**WORK TO BE COMPLETED**
The answer should hold exactly the lines of the entries below from the one containing "Vende-se ônibus sanfonado" through the last line, both included.

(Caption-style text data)
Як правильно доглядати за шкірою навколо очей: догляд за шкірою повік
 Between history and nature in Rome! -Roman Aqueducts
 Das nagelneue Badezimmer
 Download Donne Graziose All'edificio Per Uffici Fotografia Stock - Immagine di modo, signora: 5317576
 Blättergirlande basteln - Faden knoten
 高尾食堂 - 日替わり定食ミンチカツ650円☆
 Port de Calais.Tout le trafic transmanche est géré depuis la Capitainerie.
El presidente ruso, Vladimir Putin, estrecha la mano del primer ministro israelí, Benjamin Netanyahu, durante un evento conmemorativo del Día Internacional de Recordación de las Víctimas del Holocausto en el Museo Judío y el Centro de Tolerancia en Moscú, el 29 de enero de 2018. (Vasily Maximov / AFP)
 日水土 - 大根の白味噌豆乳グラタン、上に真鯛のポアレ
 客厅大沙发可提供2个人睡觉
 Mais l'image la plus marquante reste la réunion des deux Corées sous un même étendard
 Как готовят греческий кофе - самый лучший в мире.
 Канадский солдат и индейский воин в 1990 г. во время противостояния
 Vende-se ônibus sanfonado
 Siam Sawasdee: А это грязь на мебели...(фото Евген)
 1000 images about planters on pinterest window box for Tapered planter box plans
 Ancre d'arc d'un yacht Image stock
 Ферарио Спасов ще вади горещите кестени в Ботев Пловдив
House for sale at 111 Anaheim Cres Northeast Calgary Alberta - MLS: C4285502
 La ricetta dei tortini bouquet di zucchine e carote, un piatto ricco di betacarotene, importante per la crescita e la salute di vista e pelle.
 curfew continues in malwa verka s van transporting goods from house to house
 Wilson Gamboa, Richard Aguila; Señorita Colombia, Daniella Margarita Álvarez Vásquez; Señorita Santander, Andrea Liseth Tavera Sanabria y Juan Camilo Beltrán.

**RESULT OF THIS EXERCISE**
 Vende-se ônibus sanfonado
 Siam Sawasdee: А это грязь на мебели...(фото Евген)
 1000 images about planters on pinterest window box for Tapered planter box plans
 Ancre d'arc d'un yacht Image stock
 Ферарио Спасов ще вади горещите кестени в Ботев Пловдив
House for sale at 111 Anaheim Cres Northeast Calgary Alberta - MLS: C4285502
 La ricetta dei tortini bouquet di zucchine e carote, un piatto ricco di betacarotene, importante per la crescita e la salute di vista e pelle.
 curfew continues in malwa verka s van transporting goods from house to house
 Wilson Gamboa, Richard Aguila; Señorita Colombia, Daniella Margarita Álvarez Vásquez; Señorita Santander, Andrea Liseth Tavera Sanabria y Juan Camilo Beltrán.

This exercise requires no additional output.